The task: Lay out every line of the material below as a numbered list, and leave out the blank lines.

Material provided:
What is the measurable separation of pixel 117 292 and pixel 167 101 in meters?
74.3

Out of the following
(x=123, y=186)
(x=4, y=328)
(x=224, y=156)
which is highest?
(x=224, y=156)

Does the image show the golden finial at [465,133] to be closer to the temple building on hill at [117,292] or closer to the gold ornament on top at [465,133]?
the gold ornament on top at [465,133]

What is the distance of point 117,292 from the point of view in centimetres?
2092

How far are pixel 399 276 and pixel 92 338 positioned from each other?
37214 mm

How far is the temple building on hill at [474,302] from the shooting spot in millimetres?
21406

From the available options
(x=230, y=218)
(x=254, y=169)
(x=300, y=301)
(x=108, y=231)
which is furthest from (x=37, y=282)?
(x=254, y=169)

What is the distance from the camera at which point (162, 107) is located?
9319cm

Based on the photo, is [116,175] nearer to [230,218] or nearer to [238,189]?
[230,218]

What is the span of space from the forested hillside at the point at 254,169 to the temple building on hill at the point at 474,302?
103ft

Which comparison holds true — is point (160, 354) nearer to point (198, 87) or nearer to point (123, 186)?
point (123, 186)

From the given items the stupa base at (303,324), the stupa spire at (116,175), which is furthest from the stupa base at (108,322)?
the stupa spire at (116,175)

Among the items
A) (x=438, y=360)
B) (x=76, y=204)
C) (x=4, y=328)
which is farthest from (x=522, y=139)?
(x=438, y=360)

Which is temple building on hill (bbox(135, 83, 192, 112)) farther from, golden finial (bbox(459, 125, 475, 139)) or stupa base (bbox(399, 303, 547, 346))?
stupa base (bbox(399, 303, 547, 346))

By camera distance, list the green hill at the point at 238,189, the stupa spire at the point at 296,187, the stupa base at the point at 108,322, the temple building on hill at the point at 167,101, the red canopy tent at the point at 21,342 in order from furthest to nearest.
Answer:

Full answer:
1. What is the measurable separation of pixel 117 292 and pixel 167 101 in meters?
2. 74.3
3. Out of the following
4. (x=123, y=186)
5. (x=4, y=328)
6. (x=224, y=156)
7. which is highest?
8. (x=224, y=156)
9. Does the image show the golden finial at [465,133] to be closer to the temple building on hill at [117,292] or closer to the gold ornament on top at [465,133]?
10. the gold ornament on top at [465,133]
11. What is the distance of point 117,292 from the point of view in centimetres?
12. 2092
13. How far are pixel 399 276 and pixel 92 338 positioned from each other?
14. 37214 mm
15. How far is the temple building on hill at [474,302] from the shooting spot in millimetres?
16. 21406
17. From the available options
18. (x=230, y=218)
19. (x=254, y=169)
20. (x=300, y=301)
21. (x=108, y=231)
22. which is furthest from (x=37, y=282)?
23. (x=254, y=169)
24. What is the distance from the camera at which point (162, 107) is located?
25. 9319cm
26. Based on the photo, is [116,175] nearer to [230,218] or nearer to [238,189]?
27. [230,218]
28. What is the span of space from the forested hillside at the point at 254,169 to the temple building on hill at the point at 474,302?
29. 103ft
30. Which comparison holds true — is point (160, 354) nearer to point (198, 87) or nearer to point (123, 186)?
31. point (123, 186)
32. From the given items the stupa base at (303,324), the stupa spire at (116,175), which is furthest from the stupa base at (108,322)?
33. the stupa spire at (116,175)
34. Among the items
35. A) (x=438, y=360)
36. B) (x=76, y=204)
37. C) (x=4, y=328)
38. which is farthest from (x=522, y=139)?
39. (x=438, y=360)
40. Which is temple building on hill (bbox(135, 83, 192, 112)) farther from, golden finial (bbox(459, 125, 475, 139)) or stupa base (bbox(399, 303, 547, 346))?
41. stupa base (bbox(399, 303, 547, 346))
42. By camera distance, list the green hill at the point at 238,189, the stupa spire at the point at 296,187, the stupa base at the point at 108,322, the temple building on hill at the point at 167,101, the red canopy tent at the point at 21,342 in order from furthest to nearest.
43. Answer:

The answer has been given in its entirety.